Recorded data
######

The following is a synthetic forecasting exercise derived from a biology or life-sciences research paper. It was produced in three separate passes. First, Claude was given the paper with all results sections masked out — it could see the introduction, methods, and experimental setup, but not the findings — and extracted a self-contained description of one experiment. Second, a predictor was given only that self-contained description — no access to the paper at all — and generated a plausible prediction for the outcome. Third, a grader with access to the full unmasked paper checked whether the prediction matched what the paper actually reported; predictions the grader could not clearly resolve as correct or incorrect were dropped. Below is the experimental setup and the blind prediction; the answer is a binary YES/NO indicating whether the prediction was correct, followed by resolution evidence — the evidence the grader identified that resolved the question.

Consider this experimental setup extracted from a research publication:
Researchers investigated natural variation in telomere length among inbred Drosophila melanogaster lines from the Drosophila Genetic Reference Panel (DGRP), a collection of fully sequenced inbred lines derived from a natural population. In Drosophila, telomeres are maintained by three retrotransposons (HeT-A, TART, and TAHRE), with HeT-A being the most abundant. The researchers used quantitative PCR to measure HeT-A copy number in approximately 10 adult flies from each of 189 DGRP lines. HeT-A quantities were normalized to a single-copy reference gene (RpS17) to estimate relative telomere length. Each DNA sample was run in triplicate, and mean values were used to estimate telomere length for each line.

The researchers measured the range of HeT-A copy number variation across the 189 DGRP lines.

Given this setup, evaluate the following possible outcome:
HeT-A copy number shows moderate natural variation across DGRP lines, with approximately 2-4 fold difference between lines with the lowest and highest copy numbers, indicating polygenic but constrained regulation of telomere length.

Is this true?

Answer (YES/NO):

######

▸ Instructions for the task: Extract exactly the lines between the line containing "The researchers measured" and the end of the data, including both.

▸ Final answer:
The researchers measured the range of HeT-A copy number variation across the 189 DGRP lines.

Given this setup, evaluate the following possible outcome:
HeT-A copy number shows moderate natural variation across DGRP lines, with approximately 2-4 fold difference between lines with the lowest and highest copy numbers, indicating polygenic but constrained regulation of telomere length.

Is this true?

Answer (YES/NO):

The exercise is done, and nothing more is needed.